Offers students an opportunity to obtain an in-depth understanding of the brand-building process amid radical changes in today’s marketing communications platforms. Exposes students to concepts, frameworks, and theories critical to developing branding and advertising strategy in the twenty-first century, including brand positioning, target audiences definition, creative advertising, integrated marketing communications, the influence of social media, and assessing marketing and media effectiveness.

MKTG 6223 | 3 credits

Focuses on marketing analysis and planning. Emphasizes analysis of customer needs and company and competitor capabilities. This analysis forms the basis of a sound marketing strategy that provides value to customers in a way superior to competitors. Discusses how to deliver this strategy through the development of an intergrated marketing program covering product offerings, pricing, promotion, and distribution. Includes professional accounting students.

MKTG 6200 | 3 credits

Complete 6 elective credits from the following

Provides an overview of the major qualitative and quantitative marketing research methodologies available to marketing managers.
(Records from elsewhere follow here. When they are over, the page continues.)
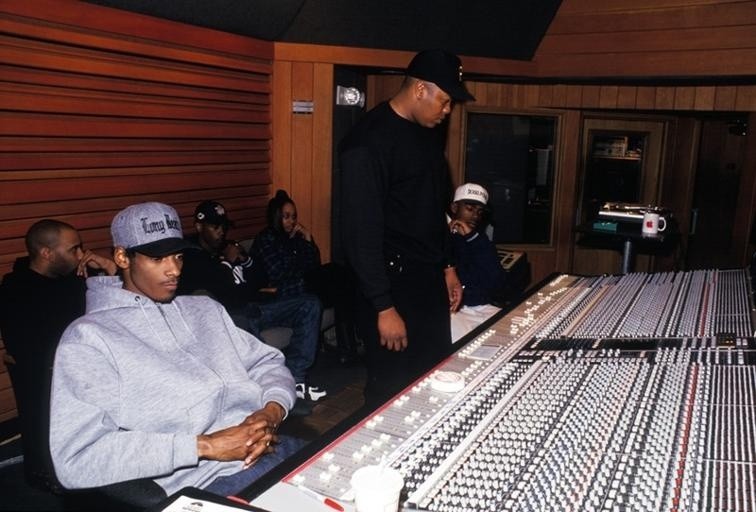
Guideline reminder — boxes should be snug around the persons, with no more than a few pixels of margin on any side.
[48,201,311,500]
[0,218,119,380]
[176,198,329,404]
[248,189,369,368]
[446,180,512,344]
[329,45,480,409]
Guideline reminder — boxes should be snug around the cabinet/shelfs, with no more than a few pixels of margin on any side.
[459,106,669,249]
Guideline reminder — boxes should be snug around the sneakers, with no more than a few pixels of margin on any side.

Explores customer relationship management (CRM) and multivariate statistical techniques including conjoint analysis, customer satisfaction, and service quality measurement.

MKTG 6210 | 3 credits

Focuses on the challenges and decisions new-product managers face as they take ideas through the new-product-development process. Companies need to create, develop, and market new products and services continually to compete effectively in a rapidly changing environment. Provides an overview of the new-product-development process, with an emphasis on customer involvement in this process. Provides detailed insights on such topics as new-product strategy, idea generation, idea selection and evaluation, concept development and testing, product development and testing, and market testing.

MKTG 6214 | 3 credits

Examines how both service organizations and product organizations require a distinctive approach to marketing strategy in a world where all organizations increasingly depend on service excellence and customer engagement for competitive advantage. The world economy is dominated by services; in the United States, a large percentage of the labor force and the GDP is accounted for by services. Covers why people are essential to success, why expectations are important to consumers, and how physical and virtual environments influence delivery of value to customers. This practice-oriented course focuses on active skill building and tool development that is quickly and directly applicable to students’ future careers.

MKTG 6218 | 3 credits

Focuses on the consumer as the key element of marketing strategy and application. Explores demographic, lifestyle, social, and cultural trends and their impact on consumer attitudes, motivations, and behavior. Other topics include group dynamics, family, learning, personality, and emotions and their impact on the business world. Offers an in-depth look at the consumer decision process as a model to guide the planning and evaluation of marketing strategies.

MKTG 6226 | 3 credits

Introduces how to measure, analyze, and evaluate the profit impact of marketing actions (MAP) by bringing together marketing, strategy, and finance. Your organization is going to spend millions on a new marketing or strategic initiative, but how will you know if it is working? Marketing performance measurement and feedback systems enable managers to take smarter risks by assessing experimental projects and forecasting the profit potential of bigger, bolder initiatives. Offers students an opportunity to explore systems that summarize marketing productivity and suggest steps for performance improvement in marketing strategy and tactics.

MKTG 6230 | 3 credits


The curriculum is subject to change by D’Amore-McKim faculty. Please monitor for updates.